--- Begin RECORDS ---

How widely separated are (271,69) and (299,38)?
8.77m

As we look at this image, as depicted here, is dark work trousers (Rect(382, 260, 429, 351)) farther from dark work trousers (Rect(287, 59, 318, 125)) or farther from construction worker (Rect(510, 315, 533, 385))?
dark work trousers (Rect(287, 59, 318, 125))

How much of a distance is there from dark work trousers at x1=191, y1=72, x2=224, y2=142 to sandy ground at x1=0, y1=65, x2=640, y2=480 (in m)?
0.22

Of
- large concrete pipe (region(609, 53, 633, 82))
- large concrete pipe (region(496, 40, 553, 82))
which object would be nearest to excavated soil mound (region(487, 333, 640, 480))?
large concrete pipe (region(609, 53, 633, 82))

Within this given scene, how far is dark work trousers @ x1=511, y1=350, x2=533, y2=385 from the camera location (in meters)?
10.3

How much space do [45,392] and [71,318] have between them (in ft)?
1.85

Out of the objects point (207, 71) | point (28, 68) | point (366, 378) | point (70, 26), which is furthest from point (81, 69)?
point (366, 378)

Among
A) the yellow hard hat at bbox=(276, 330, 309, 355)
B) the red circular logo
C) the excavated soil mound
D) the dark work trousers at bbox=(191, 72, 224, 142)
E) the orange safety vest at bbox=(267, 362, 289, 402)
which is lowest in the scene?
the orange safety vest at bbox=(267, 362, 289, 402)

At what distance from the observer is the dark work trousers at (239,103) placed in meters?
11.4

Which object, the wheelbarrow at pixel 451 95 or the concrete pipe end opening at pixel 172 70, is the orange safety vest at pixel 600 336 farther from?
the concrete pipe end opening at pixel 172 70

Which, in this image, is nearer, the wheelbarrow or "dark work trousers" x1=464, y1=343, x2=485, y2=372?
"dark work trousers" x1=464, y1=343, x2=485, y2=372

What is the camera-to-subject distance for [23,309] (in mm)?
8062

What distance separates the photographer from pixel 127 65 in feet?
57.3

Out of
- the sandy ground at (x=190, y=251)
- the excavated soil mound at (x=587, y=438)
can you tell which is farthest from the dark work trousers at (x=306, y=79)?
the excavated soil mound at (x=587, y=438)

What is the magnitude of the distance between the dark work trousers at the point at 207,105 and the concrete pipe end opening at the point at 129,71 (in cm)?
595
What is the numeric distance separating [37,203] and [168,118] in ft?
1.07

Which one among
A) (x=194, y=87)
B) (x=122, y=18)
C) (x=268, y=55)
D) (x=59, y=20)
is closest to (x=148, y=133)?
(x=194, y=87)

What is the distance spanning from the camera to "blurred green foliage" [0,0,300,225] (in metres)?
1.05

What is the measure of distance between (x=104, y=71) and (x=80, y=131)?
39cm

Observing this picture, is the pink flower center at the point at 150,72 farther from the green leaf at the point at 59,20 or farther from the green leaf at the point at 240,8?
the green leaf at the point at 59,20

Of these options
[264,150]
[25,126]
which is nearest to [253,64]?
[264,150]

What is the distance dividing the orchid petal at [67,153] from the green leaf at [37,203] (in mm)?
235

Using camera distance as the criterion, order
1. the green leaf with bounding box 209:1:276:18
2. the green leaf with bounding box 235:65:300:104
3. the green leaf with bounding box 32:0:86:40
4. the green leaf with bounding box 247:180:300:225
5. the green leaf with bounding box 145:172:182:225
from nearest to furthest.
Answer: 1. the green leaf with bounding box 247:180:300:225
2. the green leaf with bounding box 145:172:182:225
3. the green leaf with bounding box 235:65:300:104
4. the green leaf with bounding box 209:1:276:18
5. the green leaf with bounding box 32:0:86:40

--- End RECORDS ---

▶ WHAT TO PRODUCE:
Repeat the data verbatim.

▶ SOLUTION TO THIS TASK:
How widely separated are (271,69) and (299,38)?
8.77m

As we look at this image, as depicted here, is dark work trousers (Rect(382, 260, 429, 351)) farther from dark work trousers (Rect(287, 59, 318, 125)) or farther from construction worker (Rect(510, 315, 533, 385))?
dark work trousers (Rect(287, 59, 318, 125))

How much of a distance is there from dark work trousers at x1=191, y1=72, x2=224, y2=142 to sandy ground at x1=0, y1=65, x2=640, y2=480 (in m)?
0.22

Of
- large concrete pipe (region(609, 53, 633, 82))
- large concrete pipe (region(496, 40, 553, 82))
which object would be nearest to excavated soil mound (region(487, 333, 640, 480))?
large concrete pipe (region(609, 53, 633, 82))

Within this given scene, how far is dark work trousers @ x1=511, y1=350, x2=533, y2=385 from the camera location (in meters)?
10.3

How much space do [45,392] and [71,318] have between them (in ft)?
1.85

Out of the objects point (207, 71) | point (28, 68) | point (366, 378) | point (70, 26), which is furthest from point (81, 69)?
point (366, 378)

Among
A) the yellow hard hat at bbox=(276, 330, 309, 355)
B) the red circular logo
C) the excavated soil mound
D) the dark work trousers at bbox=(191, 72, 224, 142)
E) the orange safety vest at bbox=(267, 362, 289, 402)
which is lowest in the scene?
the orange safety vest at bbox=(267, 362, 289, 402)

At what distance from the observer is the dark work trousers at (239,103) placed in meters?
11.4

Which object, the wheelbarrow at pixel 451 95 or the concrete pipe end opening at pixel 172 70, is the orange safety vest at pixel 600 336 farther from?
the concrete pipe end opening at pixel 172 70

Which, in this image, is nearer, the wheelbarrow or "dark work trousers" x1=464, y1=343, x2=485, y2=372?
"dark work trousers" x1=464, y1=343, x2=485, y2=372

What is the camera-to-subject distance for [23,309] (in mm)?
8062

What distance separates the photographer from pixel 127 65 in feet?
57.3

Out of
- the sandy ground at (x=190, y=251)
- the excavated soil mound at (x=587, y=438)
can you tell which is farthest from the dark work trousers at (x=306, y=79)?
the excavated soil mound at (x=587, y=438)

What is the magnitude of the distance between the dark work trousers at the point at 207,105 and the concrete pipe end opening at the point at 129,71 (in cm)?
595
What is the numeric distance separating [37,203] and [168,118] in ft?
1.07

Which one among
A) (x=194, y=87)
B) (x=122, y=18)
C) (x=268, y=55)
D) (x=59, y=20)
is closest to (x=148, y=133)?
(x=194, y=87)

What is the distance spanning from the camera to "blurred green foliage" [0,0,300,225] (in metres)?
1.05

What is the measure of distance between (x=104, y=71) and (x=80, y=131)?
39cm

Observing this picture, is the pink flower center at the point at 150,72 farther from the green leaf at the point at 59,20 or farther from the green leaf at the point at 240,8?
the green leaf at the point at 59,20

Of these options
[264,150]
[25,126]
which is nearest to [253,64]?
[264,150]

What is the distance dividing the orchid petal at [67,153] from the green leaf at [37,203] (in mm)?
235

Using camera distance as the criterion, order
1. the green leaf with bounding box 209:1:276:18
2. the green leaf with bounding box 235:65:300:104
3. the green leaf with bounding box 32:0:86:40
4. the green leaf with bounding box 247:180:300:225
5. the green leaf with bounding box 145:172:182:225
from nearest to furthest.
Answer: 1. the green leaf with bounding box 247:180:300:225
2. the green leaf with bounding box 145:172:182:225
3. the green leaf with bounding box 235:65:300:104
4. the green leaf with bounding box 209:1:276:18
5. the green leaf with bounding box 32:0:86:40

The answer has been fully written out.